When the NVIDIA GPU operator is installed on a cluster, the container toolkit component modifies the containerd config to target the NVIDIA runtime.
If Kubespray is then run with a GPU host in the play, e.g. for an upgrade, then the containerd config is overwritten and the NVIDIA runtime definitions are removed. This results in pods failing to schedule on the GPU nodes.
What did you expect to happen?
This is what I expected to happen, but it is not desirable behaviour IMHO.
How can we reproduce it (as minimally and precisely as possible)?
Deploy a Kubespray cluster with GPU nodes, install the NVIDIA GPU operator and then run Kubespray again.
OS
Ubuntu 22
Version of Ansible
ansible [core 2.16.14]
config file = /Users/mattp/Projects/nks-region/k8s-infra-ndg-region/ansible.cfg
configured module search path = ['/Users/mattp/.ansible/plugins/modules', '/usr/share/ansible/plugins/modules']

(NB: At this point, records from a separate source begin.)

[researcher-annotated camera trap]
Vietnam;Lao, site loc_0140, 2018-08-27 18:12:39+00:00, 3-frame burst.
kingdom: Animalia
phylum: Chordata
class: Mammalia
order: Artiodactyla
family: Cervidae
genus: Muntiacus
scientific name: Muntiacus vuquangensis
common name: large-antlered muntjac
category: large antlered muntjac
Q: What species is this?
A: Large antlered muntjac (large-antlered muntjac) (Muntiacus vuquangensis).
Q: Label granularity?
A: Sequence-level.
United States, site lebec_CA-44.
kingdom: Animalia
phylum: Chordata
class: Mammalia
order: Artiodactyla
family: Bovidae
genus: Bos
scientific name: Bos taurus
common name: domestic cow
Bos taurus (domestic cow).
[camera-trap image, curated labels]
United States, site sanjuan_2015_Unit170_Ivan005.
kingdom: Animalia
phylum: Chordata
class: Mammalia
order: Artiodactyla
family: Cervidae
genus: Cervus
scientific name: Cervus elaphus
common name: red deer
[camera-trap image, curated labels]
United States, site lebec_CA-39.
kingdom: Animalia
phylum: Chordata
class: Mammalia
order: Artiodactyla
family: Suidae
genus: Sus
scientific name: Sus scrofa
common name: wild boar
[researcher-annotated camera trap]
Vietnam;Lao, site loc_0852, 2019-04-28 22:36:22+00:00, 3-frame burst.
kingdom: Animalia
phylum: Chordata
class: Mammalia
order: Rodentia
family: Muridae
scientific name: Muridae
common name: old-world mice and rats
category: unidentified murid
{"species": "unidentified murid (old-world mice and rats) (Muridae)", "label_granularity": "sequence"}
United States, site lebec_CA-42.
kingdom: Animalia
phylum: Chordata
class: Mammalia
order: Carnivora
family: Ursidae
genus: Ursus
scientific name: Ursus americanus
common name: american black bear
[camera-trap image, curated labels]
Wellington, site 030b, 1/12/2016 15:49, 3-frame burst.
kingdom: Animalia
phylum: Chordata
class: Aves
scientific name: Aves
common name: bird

ansible python module location = /Users/mattp/.pyenv/versions/3.12.9/envs/kubespray-test/lib/python3.12/site-packages/ansible
ansible collection location = /Users/mattp/Projects/nks-region/k8s-infra-ndg-region/.ansible/collections
executable location = /Users/mattp/.pyenv/versions/kubespray-test/bin/ansible
python version = 3.12.9 (main, Apr 10 2025, 11:21:50) [Clang 17.0.0 (clang-1700.0.13.3)] (/Users/mattp/.pyenv/versions/3.12.9/envs/kubespray-test/bin/python)
jinja version = 3.1.6
libyaml = True
Version of Python
Python 3.12.9
Version of Kubespray (commit)
v2.28.0
Network plugin used
cilium
Full inventory with variables
N/A
Command used to invoke ansible
ansible-playbook kubernetes_sigs.kubespray.cluster
Output of ansible run
N/A
Anything else we need to know
No response